A lack of synergy can be helpful. Friction between officials in a government is not bad. Public officials have to learn to manage such friction because it is now part of the culture of all workplaces.
The most absurd development of all was the dissolution of the post of Director-General and the appointment of a Permanent Secretary. The Foreign Ministry needs both posts. It needs a Permanent Secretary to administer the Foreign Ministry and its many missions around the world.
And it needs a Director General to assume responsibility for the diplomacy. There is a division of labour between the two appointments; they are not interchangeable.

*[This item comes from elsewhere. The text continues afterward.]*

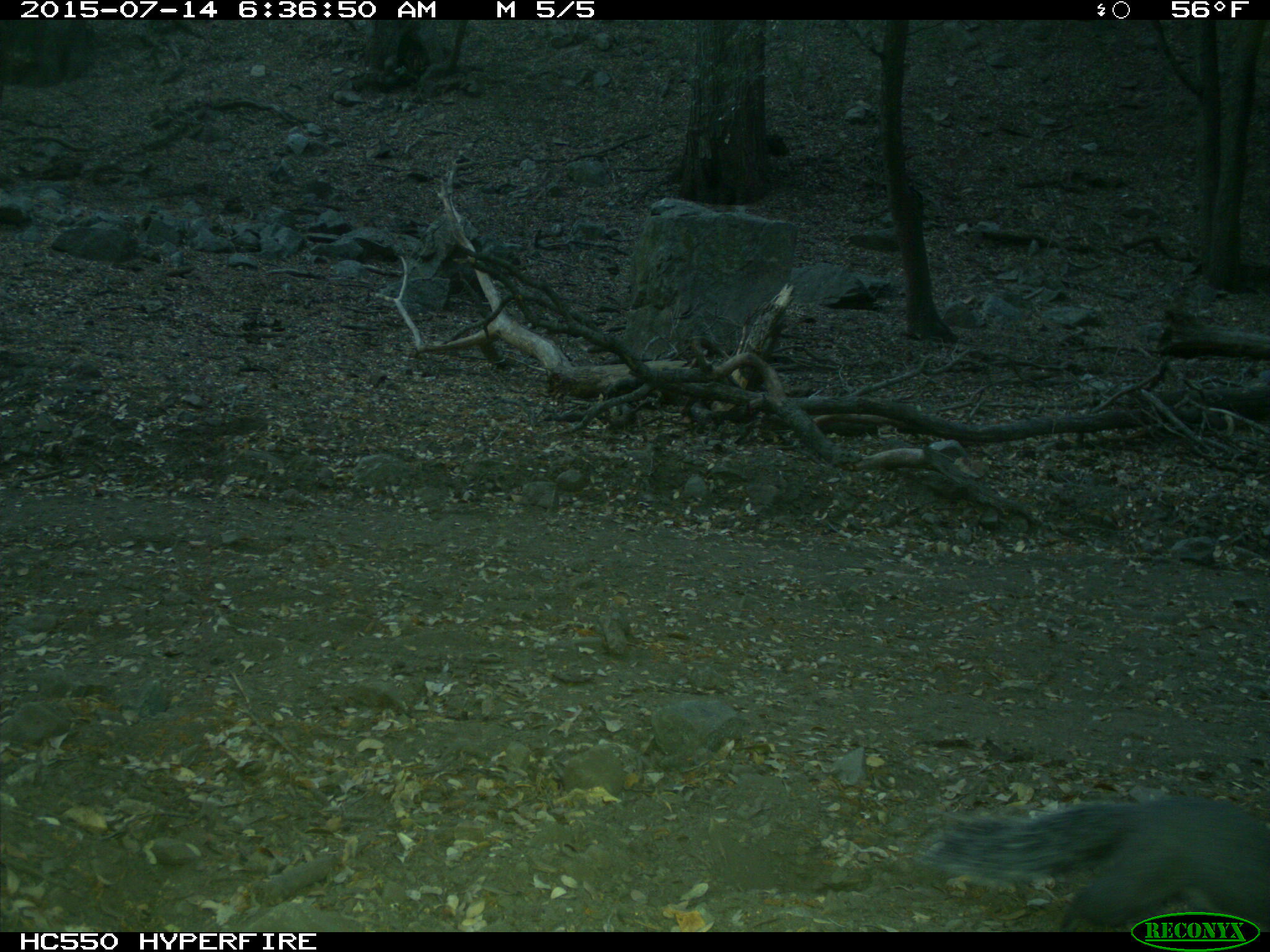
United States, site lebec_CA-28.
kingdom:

Permanent Secretaries should be drawn from within the general public service. The government should have identified a senior public servant with financial administrative experience and appointed that person as a Permanent Secretary in the Foreign Ministry. You should not have had to ask an ambassador, with training in diplomacy, to assume the role of administering the Foreign Ministry.
The Foreign Ministry needs a Director General. You cannot have bevy of diplomats around the world and no central person to whom to whom they are responsible. This is a colossal mistake.

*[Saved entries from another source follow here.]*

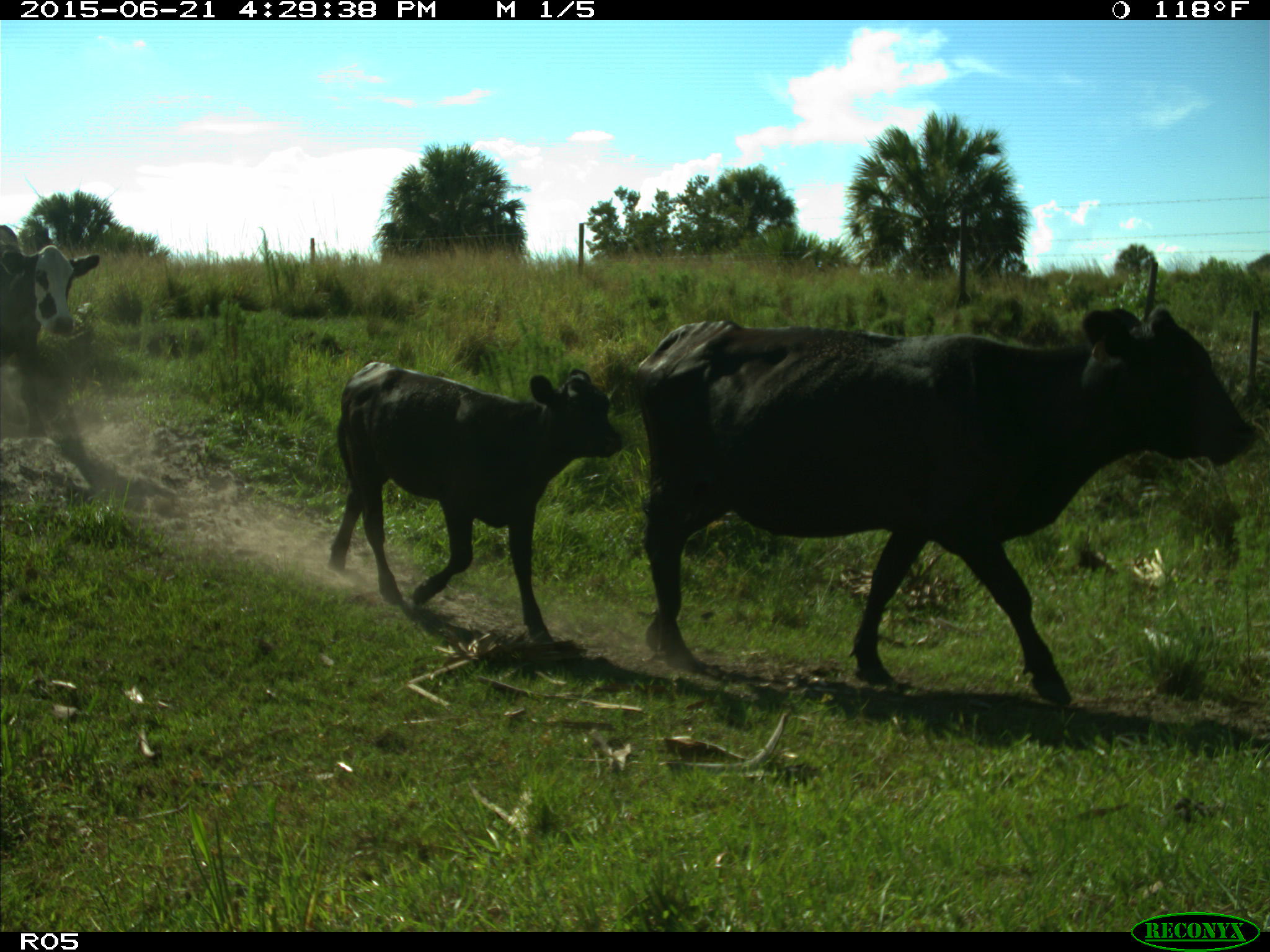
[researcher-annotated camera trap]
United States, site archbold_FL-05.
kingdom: Animalia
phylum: Chordata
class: Mammalia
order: Artiodactyla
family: Bovidae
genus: Bos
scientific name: Bos taurus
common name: domestic cow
Bos taurus (domestic cow).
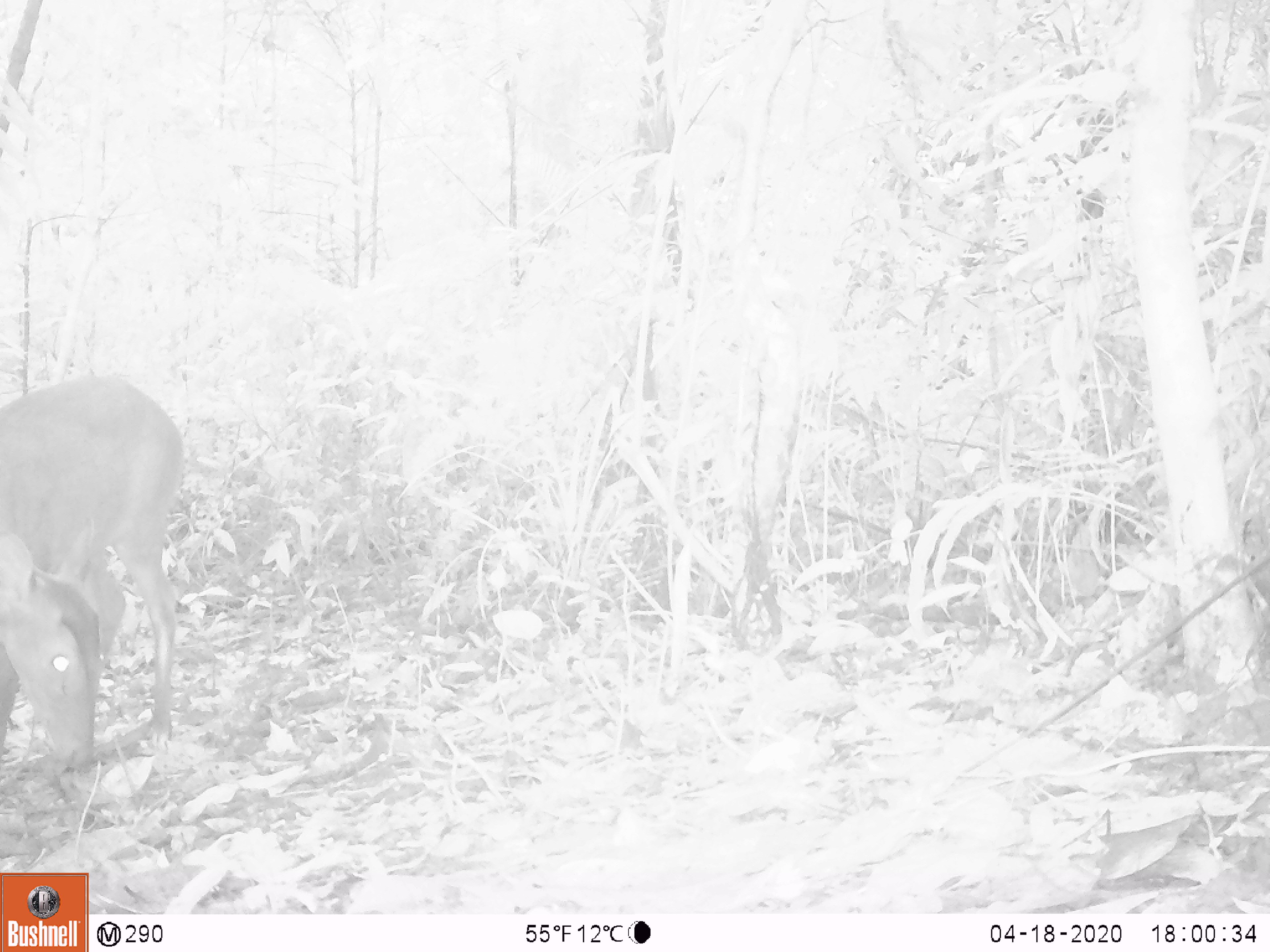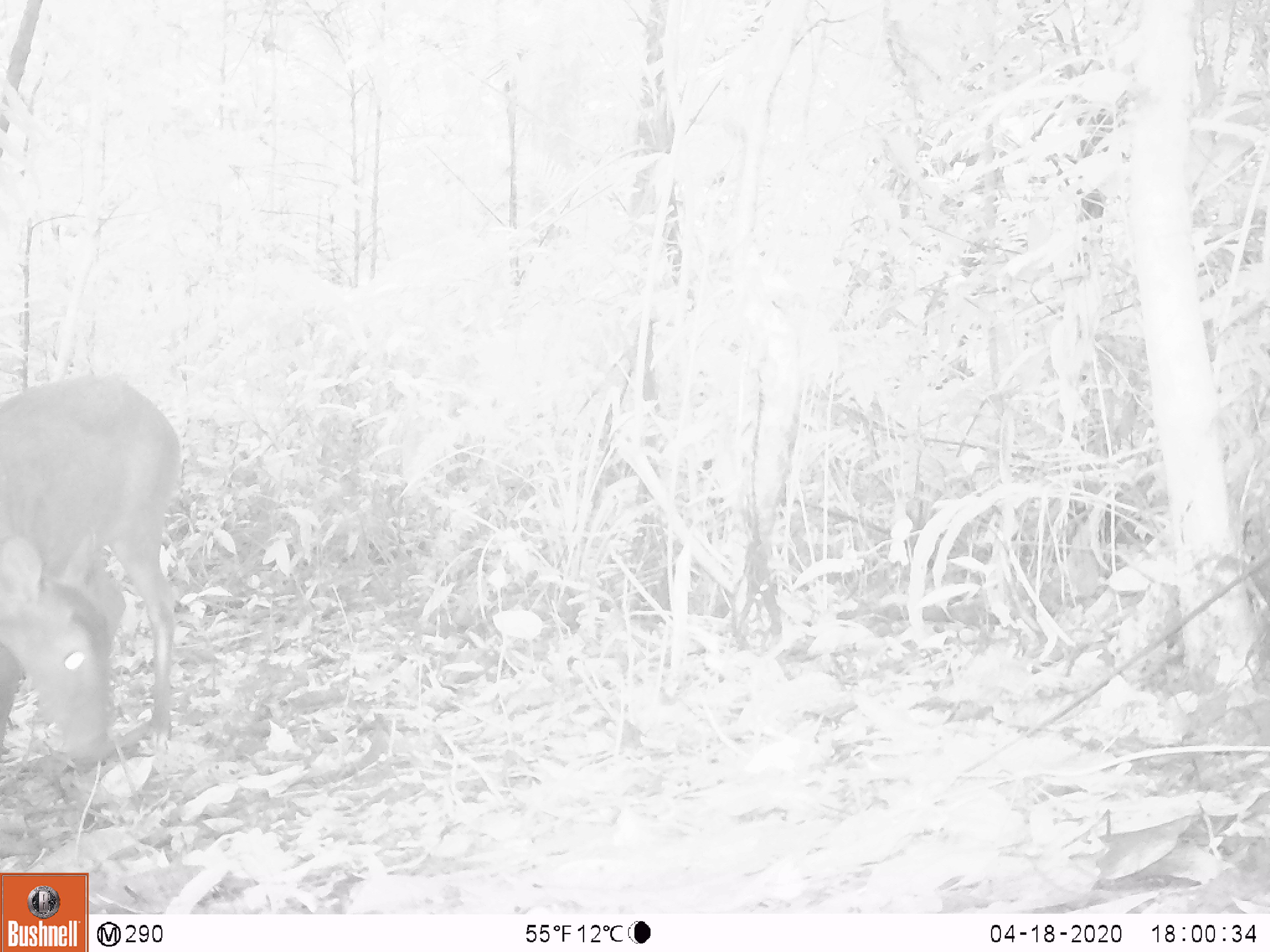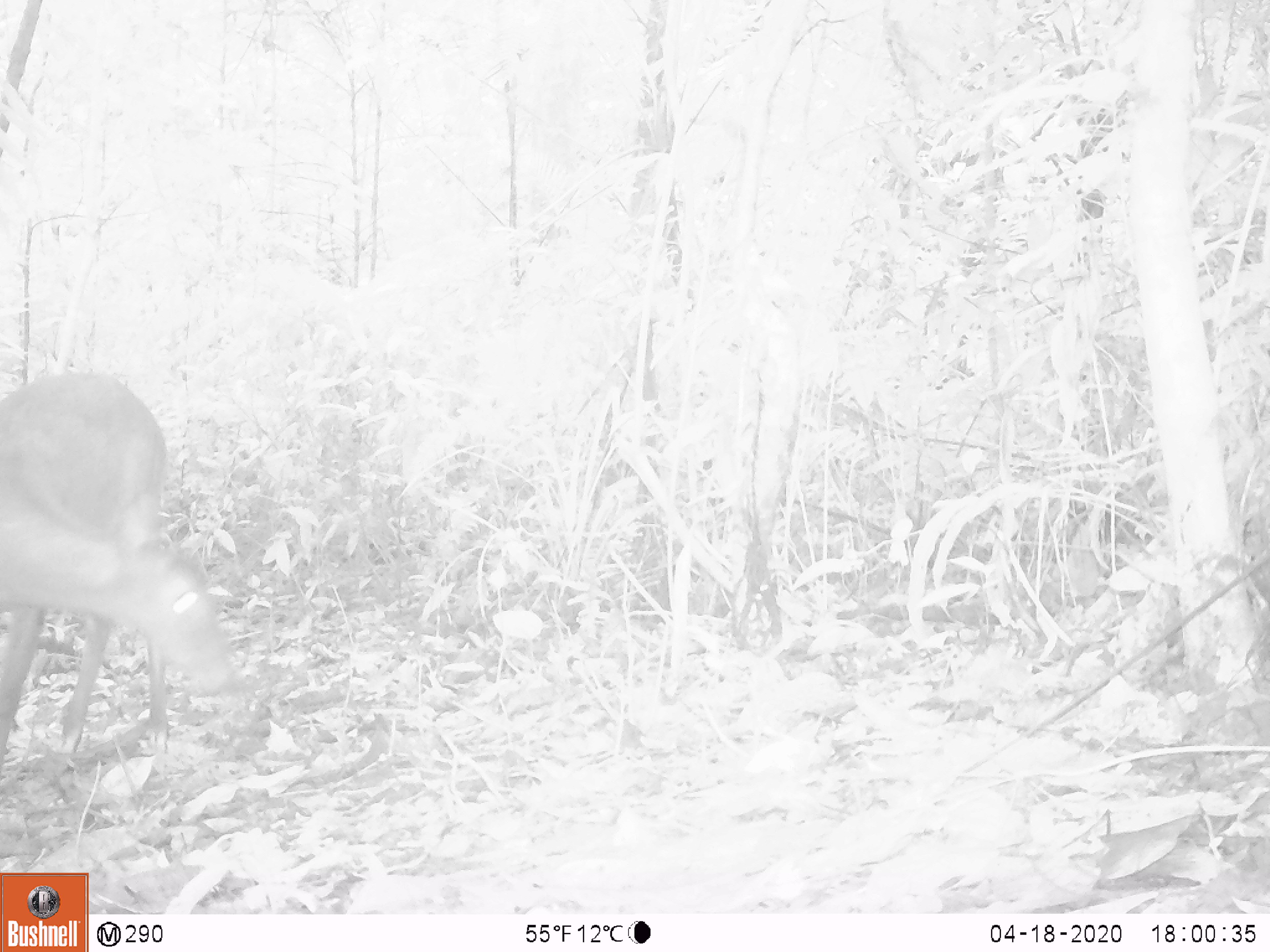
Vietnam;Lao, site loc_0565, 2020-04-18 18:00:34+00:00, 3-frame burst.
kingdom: Animalia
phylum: Chordata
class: Mammalia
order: Artiodactyla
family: Cervidae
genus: Muntiacus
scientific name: Muntiacus vuquangensis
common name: large-antlered muntjac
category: large antlered muntjac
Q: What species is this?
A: Large antlered muntjac (large-antlered muntjac) (Muntiacus vuquangensis).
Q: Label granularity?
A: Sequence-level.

Another of the absurdities is the statement from the Foreign Ministry that the tenure of an Ambassador is usually three to five years but that for various reasons some persons have been overseas for more than twenty years.
In both the PNC and the PPP government, there were persons who were given overseas postings for long periods, and for good reason. You do not overnight acquire the contacts and the rapport with your foreign counterparts.
As such, for some diplomatic postings, it is more desirable to have someone who have been a fixture and who is known by his foreign counterparts. This three to five-year rule has hardly existed.
In fact, if you examine the names of most of the persons who are likely to be replaced, you will find that they have been in their posts for only a few years. Most of them were appointed by the APNU/AFC government a few years ago.
What is the plan of the Foreign Ministry? Is it to bring back all of those diplomats who have been overseas for more than three to five years. This will severely weaken the Foreign Service because the new diplomats appointed a few years ago are likely to be recalled even before they have had time to get their feet wet within the diplomatic service.
And some of the senior diplomats such as those in Brazil and Suriname and China, United States, Canada and the United Nations would have to return home and would have to be replaced by junior diplomats. Guyana cannot afford to have underlings manning those critical Missions
A poor country without the luxury of large budgets to spend on your foreign relations cannot afford to be chopping, changing and rotating its diplomats every three to five years, especially when dealing with certain high profile Missions.
The timing of the proposed reshuffle is perplexing. Elections are a mere three months away. Why have a major reshuffle now? Why not wait for the elections before making changes?
The Foreign Ministry is yet to deny reports in the media that the envoys to Venezuela, Trinidad and Tobago, China, Switzerland and Canada are likely to be replaced. If these reports are true, one would have to question why would anyone want to make such changes at this time given the strategic importance of all of these countries.
All of these envoys, save one, were appointed under the APNU/AFC and their five-year term has not yet expired.